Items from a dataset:
++++++
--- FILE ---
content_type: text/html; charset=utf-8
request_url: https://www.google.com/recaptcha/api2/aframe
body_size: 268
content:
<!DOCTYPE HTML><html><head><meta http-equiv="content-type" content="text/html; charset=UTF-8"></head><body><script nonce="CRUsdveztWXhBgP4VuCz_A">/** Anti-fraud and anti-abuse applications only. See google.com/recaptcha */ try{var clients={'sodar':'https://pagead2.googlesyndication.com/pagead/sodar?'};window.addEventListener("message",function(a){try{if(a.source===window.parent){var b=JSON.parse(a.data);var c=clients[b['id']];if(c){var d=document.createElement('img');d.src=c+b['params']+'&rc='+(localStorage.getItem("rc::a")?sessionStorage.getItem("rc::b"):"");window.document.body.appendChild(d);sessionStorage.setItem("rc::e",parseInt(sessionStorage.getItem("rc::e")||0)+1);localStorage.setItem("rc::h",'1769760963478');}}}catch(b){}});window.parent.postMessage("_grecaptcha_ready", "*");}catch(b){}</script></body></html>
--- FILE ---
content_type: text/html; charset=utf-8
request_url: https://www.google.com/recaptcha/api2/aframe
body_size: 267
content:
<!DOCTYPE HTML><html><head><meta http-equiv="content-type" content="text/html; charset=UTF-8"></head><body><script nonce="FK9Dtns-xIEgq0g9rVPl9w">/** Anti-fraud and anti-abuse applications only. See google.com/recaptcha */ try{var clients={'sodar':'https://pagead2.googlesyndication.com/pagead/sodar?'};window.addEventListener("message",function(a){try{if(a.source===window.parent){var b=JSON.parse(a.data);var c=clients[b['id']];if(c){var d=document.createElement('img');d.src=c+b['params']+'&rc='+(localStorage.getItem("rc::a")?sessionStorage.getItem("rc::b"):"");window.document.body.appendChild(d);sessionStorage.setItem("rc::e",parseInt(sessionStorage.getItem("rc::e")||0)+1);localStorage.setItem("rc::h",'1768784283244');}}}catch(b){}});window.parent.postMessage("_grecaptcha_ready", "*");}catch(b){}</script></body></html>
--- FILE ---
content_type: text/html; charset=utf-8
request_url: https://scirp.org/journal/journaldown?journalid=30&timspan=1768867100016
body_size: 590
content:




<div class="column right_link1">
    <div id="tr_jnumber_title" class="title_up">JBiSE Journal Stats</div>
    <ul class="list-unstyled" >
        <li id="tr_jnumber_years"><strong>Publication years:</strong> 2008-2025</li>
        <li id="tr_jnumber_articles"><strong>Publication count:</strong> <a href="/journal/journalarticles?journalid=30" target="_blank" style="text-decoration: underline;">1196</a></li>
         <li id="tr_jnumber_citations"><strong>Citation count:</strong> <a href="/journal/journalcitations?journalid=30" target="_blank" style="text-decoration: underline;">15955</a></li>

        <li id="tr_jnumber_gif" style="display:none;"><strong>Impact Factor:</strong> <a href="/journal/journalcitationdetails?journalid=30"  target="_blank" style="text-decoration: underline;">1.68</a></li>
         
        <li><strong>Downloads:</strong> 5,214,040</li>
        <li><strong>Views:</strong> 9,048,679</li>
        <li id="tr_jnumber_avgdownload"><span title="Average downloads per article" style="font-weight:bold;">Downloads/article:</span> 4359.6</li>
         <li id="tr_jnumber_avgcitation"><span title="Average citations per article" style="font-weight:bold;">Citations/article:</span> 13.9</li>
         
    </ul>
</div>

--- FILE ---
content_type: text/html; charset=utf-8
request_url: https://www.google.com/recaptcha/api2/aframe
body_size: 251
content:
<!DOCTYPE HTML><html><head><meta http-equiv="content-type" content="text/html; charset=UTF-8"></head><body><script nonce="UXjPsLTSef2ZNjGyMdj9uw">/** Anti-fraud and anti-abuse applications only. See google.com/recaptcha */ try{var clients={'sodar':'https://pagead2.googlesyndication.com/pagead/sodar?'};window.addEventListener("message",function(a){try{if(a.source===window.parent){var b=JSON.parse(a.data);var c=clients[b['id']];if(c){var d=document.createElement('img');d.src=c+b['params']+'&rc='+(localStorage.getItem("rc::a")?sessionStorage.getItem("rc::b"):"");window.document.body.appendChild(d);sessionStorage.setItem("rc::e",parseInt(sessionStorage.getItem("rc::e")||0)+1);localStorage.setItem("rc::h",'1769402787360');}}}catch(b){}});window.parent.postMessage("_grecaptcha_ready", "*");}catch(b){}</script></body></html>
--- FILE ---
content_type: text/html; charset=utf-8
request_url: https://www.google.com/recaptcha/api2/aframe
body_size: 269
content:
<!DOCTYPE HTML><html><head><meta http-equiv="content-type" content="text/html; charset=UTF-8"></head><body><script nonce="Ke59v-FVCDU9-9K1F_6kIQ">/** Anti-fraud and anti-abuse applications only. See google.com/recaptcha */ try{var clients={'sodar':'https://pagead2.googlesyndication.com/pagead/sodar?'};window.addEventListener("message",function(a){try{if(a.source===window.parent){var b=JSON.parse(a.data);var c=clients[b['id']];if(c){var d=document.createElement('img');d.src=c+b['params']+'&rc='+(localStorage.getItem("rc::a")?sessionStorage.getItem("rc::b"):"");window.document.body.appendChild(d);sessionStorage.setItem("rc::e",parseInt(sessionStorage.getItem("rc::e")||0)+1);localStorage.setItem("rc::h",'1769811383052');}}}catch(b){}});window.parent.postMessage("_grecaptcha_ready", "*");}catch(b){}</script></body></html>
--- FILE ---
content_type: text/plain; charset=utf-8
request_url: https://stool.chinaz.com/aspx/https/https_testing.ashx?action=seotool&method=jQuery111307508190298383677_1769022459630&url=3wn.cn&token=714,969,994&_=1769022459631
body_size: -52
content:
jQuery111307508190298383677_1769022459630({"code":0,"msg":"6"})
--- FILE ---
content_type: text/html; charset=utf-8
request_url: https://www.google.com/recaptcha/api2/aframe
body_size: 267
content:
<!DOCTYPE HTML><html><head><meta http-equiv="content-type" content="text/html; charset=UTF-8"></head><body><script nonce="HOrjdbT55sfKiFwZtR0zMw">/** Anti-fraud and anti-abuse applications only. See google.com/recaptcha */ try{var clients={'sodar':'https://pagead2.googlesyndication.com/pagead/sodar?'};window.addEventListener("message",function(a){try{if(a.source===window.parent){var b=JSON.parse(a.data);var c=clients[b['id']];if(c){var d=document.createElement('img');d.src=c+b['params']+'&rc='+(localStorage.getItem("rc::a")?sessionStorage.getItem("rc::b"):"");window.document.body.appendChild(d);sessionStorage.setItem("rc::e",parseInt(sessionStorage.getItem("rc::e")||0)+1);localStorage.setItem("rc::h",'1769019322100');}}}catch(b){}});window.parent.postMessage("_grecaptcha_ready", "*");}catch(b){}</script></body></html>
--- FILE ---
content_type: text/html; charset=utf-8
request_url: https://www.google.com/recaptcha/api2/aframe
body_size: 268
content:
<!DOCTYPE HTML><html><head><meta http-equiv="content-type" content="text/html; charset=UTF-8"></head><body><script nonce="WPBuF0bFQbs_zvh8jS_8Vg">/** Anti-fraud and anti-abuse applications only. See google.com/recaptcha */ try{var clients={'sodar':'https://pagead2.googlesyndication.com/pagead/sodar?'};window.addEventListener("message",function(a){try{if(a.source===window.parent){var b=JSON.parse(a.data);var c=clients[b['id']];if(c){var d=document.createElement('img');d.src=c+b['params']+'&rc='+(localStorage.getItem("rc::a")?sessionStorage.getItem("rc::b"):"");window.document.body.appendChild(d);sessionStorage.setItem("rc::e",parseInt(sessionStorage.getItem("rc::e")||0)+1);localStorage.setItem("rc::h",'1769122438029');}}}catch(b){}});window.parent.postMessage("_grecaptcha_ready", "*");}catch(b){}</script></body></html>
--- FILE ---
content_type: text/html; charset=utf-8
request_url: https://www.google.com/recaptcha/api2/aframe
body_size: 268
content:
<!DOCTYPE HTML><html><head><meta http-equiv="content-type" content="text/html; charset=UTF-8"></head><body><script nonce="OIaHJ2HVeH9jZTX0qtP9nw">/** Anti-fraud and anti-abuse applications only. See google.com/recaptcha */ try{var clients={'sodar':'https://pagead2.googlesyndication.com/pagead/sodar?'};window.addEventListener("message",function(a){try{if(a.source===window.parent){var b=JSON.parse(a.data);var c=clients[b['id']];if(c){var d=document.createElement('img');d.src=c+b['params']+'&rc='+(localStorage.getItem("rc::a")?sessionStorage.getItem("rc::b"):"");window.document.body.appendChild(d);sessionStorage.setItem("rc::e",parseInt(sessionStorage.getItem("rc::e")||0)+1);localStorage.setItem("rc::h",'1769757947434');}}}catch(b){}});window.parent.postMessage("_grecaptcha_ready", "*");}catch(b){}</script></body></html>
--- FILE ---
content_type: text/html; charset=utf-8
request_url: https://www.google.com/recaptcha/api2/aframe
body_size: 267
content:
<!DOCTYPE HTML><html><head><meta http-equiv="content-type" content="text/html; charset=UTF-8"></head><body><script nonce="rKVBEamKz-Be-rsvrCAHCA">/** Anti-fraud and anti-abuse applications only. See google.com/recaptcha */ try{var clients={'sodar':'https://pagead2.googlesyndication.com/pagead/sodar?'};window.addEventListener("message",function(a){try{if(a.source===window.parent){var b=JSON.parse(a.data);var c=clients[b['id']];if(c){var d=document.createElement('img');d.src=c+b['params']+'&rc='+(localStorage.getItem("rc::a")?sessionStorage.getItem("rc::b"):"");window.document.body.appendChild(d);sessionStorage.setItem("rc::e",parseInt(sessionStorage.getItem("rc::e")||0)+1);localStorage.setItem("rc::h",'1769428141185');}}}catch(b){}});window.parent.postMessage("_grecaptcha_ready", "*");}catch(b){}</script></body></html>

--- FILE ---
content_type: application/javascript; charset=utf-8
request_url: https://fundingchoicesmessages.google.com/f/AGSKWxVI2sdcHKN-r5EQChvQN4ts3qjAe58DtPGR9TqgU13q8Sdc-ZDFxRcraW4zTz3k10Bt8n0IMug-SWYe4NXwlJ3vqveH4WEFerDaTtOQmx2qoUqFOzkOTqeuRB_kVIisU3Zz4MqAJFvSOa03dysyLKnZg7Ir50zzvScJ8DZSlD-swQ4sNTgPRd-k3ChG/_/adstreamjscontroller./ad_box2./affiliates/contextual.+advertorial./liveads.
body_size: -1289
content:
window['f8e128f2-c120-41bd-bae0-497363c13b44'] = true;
++++++
→ **Task directions**
Please filter the data down to the lines containing the word "href".

→ **The answer**
        <li id="tr_jnumber_articles"><strong>Publication count:</strong> <a href="/journal/journalarticles?journalid=30" target="_blank" style="text-decoration: underline;">1196</a></li>
         <li id="tr_jnumber_citations"><strong>Citation count:</strong> <a href="/journal/journalcitations?journalid=30" target="_blank" style="text-decoration: underline;">15955</a></li>
        <li id="tr_jnumber_gif" style="display:none;"><strong>Impact Factor:</strong> <a href="/journal/journalcitationdetails?journalid=30"  target="_blank" style="text-decoration: underline;">1.68</a></li>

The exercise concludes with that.